Creighton’s Corner was perpetually overcrowded during Knotts’ tenure, serving between 900 and 1,350 students. He said the school has never seen the day of 20 students in a classroom. And that’s presented some challenges. “It’s hard. Teachers do their best. They have the same amount of time, but they have to serve more students. It’s stressful.” Knott said teachers have to make sure each child gets the proper amount of instruction and that they do not ignore the needs of students who are achieving above grade level.

That’s hard considering the demands that are placed upon teachers. “You’re a social worker. You’re a counselor; especially coming back off the pandemic.
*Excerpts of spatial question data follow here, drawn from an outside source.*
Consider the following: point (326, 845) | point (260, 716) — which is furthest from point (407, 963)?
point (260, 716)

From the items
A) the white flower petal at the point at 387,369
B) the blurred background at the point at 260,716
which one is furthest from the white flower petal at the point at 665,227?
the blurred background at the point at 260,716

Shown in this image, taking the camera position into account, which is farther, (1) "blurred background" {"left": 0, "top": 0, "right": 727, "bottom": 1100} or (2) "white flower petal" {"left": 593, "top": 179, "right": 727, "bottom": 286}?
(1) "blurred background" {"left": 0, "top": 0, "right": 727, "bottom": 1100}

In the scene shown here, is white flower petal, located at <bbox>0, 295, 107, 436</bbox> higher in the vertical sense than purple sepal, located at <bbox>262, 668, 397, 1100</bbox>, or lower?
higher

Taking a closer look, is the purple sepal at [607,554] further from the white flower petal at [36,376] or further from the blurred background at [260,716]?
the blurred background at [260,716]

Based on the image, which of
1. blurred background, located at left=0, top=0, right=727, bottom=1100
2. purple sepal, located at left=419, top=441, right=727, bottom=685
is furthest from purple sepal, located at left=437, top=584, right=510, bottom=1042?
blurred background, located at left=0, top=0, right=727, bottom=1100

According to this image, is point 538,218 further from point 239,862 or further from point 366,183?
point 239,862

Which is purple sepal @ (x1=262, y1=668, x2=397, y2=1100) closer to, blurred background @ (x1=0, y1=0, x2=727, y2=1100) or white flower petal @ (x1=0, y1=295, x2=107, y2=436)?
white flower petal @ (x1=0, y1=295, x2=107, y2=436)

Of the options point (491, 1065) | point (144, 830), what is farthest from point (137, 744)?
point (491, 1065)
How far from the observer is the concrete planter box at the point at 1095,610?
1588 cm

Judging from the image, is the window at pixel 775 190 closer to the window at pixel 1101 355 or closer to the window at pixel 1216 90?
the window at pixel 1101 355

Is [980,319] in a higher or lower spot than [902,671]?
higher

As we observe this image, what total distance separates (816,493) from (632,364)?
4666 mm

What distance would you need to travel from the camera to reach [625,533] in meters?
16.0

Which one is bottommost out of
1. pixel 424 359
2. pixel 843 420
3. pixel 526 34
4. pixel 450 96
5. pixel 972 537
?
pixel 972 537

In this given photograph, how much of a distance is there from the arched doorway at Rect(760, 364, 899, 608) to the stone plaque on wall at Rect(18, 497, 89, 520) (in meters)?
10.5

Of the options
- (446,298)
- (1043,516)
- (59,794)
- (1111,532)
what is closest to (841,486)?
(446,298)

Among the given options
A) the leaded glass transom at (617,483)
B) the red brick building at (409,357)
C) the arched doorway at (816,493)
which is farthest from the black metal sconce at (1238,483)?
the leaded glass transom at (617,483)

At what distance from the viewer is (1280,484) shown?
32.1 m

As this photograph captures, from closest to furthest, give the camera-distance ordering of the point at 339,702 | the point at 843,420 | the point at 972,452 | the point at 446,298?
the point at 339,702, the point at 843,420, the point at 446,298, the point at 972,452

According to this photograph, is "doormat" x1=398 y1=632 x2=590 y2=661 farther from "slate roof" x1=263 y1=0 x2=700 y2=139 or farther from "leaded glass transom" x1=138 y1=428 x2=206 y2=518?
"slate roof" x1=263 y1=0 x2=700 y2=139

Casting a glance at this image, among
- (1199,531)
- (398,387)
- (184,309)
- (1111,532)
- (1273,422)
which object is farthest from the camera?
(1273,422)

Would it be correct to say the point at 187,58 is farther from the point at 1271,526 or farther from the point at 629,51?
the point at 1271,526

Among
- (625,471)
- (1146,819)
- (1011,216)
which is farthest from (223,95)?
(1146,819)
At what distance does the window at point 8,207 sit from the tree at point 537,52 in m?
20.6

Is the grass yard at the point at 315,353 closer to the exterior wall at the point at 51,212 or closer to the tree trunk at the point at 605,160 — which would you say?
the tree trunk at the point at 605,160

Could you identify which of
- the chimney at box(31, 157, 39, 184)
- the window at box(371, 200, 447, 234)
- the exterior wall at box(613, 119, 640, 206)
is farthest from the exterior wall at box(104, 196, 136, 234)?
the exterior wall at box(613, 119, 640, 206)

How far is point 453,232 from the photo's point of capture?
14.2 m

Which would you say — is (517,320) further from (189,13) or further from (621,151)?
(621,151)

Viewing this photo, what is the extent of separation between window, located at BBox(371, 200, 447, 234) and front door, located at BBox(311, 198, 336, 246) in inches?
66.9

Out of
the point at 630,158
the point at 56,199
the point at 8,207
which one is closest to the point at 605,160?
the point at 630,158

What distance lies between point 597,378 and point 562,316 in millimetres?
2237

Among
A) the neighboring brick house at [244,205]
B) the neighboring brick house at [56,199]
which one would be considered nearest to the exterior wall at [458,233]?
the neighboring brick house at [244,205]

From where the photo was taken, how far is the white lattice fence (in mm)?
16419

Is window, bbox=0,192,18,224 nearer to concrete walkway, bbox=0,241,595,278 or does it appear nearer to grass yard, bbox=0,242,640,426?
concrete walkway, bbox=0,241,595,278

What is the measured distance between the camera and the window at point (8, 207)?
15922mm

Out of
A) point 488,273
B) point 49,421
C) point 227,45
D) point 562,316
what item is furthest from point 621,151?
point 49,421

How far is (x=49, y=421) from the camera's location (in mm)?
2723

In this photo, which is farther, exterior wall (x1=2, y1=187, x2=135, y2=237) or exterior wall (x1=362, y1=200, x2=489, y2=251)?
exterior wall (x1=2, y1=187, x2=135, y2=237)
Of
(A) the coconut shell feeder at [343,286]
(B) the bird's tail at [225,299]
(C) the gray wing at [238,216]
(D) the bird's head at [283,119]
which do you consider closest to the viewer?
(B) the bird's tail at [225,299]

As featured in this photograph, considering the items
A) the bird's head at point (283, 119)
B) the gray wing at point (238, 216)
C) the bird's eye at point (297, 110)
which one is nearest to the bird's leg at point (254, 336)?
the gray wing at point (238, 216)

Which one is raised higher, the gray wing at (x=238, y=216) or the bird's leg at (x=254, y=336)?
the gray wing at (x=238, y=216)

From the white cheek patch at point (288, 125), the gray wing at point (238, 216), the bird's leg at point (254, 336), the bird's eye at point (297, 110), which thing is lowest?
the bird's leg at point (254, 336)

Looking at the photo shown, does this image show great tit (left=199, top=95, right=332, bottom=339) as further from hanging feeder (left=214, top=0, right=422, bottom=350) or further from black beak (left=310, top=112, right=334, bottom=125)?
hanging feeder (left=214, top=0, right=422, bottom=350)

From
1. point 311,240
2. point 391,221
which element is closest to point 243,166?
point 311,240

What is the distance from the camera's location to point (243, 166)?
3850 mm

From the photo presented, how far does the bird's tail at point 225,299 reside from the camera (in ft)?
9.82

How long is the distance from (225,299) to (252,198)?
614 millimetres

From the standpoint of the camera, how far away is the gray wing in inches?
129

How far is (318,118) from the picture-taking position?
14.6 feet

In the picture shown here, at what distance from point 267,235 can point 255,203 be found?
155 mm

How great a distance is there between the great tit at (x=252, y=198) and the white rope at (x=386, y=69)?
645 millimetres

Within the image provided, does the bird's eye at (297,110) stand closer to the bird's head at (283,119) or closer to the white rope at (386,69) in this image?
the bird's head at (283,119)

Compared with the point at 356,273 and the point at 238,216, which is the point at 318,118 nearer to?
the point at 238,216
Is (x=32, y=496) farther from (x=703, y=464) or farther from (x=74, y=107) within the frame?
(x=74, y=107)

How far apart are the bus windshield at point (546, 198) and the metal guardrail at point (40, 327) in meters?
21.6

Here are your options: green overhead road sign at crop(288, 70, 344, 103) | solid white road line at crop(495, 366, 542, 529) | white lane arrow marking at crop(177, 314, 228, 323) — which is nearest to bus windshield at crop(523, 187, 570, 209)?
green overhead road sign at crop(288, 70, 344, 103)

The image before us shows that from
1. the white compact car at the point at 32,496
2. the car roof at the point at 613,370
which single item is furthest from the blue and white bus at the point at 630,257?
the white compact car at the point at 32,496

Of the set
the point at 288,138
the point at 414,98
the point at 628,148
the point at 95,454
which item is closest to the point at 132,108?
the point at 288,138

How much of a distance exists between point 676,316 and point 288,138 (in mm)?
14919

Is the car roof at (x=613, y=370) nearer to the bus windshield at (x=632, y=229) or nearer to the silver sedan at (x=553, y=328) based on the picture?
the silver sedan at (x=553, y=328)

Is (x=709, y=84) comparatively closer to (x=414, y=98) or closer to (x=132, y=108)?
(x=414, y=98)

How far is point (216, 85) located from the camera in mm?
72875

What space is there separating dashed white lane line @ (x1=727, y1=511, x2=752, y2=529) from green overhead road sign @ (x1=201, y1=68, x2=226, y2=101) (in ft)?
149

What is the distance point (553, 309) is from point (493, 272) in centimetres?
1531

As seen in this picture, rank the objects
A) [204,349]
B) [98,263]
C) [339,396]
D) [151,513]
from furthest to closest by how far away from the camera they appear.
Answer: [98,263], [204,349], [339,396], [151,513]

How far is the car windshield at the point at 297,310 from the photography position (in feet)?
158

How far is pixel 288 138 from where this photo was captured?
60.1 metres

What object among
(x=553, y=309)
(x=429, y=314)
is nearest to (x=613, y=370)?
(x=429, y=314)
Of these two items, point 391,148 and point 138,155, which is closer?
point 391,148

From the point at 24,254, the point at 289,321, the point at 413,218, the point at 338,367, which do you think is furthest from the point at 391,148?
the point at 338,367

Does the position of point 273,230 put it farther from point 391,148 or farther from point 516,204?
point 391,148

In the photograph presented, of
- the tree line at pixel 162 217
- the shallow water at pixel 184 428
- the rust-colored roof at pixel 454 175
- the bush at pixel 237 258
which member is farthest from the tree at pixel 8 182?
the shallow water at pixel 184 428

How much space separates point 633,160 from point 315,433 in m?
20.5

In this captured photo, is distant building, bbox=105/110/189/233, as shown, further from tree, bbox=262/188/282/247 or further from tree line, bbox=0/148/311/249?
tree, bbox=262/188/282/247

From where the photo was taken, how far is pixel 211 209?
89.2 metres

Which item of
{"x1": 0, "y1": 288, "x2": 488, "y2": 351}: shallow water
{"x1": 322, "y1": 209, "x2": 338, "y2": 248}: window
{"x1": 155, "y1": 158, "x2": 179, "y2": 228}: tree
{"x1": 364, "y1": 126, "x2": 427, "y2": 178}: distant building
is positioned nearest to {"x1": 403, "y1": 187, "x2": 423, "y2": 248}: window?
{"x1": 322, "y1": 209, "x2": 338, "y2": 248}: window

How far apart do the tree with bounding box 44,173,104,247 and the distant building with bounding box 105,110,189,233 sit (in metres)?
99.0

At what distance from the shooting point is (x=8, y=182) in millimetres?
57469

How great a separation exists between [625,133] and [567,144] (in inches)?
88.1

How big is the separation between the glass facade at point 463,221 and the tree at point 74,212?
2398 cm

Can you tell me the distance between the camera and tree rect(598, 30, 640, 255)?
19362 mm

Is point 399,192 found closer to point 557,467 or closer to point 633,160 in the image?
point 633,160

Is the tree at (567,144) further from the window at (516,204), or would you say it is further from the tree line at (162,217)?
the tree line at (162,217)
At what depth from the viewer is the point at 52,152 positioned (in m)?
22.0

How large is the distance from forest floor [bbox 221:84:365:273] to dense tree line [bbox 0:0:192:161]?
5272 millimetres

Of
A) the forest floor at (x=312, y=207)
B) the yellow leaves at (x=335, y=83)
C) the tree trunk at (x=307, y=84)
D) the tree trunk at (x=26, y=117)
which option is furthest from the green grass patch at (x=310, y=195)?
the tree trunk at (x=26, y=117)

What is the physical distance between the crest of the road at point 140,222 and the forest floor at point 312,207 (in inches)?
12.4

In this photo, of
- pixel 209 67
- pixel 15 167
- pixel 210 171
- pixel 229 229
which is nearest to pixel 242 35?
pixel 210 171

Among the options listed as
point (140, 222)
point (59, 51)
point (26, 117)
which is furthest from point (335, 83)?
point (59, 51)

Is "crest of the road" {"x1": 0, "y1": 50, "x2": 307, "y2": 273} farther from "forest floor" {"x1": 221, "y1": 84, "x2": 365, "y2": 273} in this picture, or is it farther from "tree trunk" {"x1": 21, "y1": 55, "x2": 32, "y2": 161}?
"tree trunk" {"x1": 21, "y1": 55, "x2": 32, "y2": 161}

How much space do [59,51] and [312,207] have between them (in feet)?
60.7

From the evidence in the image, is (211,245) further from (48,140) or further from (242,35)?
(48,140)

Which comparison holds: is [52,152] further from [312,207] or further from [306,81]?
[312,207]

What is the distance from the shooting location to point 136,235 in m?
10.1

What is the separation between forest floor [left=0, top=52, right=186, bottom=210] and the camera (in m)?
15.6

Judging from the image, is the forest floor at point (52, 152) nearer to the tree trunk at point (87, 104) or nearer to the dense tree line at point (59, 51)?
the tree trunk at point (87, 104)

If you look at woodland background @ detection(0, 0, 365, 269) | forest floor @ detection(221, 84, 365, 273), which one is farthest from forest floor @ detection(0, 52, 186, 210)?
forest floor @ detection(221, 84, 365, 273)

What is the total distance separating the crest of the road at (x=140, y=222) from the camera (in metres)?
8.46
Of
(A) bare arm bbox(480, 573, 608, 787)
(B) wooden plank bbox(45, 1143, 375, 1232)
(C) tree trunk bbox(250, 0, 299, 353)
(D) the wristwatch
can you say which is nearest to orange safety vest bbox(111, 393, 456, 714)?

You have to be sure kids have enough to eat at home. It’s hard to pay attention in the morning if you haven’t eaten since lunch the previous day. There are so many things teachers do that are outside the lines of teaching.”

Speaking of the pandemic, Knott said he didn’t think learning loss was the greatest problem that arose from it. “All the talk around the pandemic is about academic loss. The loss in the pandemic was social-emotional. Not being able to interact with other kids. Not being able to see people, laugh and do the things you do in-person that was really hard on kids.”

While Knott has long served as a principal on the elementary and secondary levels, he admitted being a principal was not his goal as a young educator. That changed when he had a bad work relationship with a principal. When Knott detailed this to a mentor, the mentor came back with this question: “How do you feel about making sure one school doesn’t have to deal with that.”

“I just wanted to make sure one school didn’t have to go through what I went through.”

A successful football coach before becoming an administrator, Knott said coaching prepared him for becoming an administrator, but only to a point. “You have to be a lot more thoughtful and direct as to establishing your goals, your mission and your vision. Once you do that, it’s very much the same. You have people with different talents, different abilities whom you need to mold into an effective team.”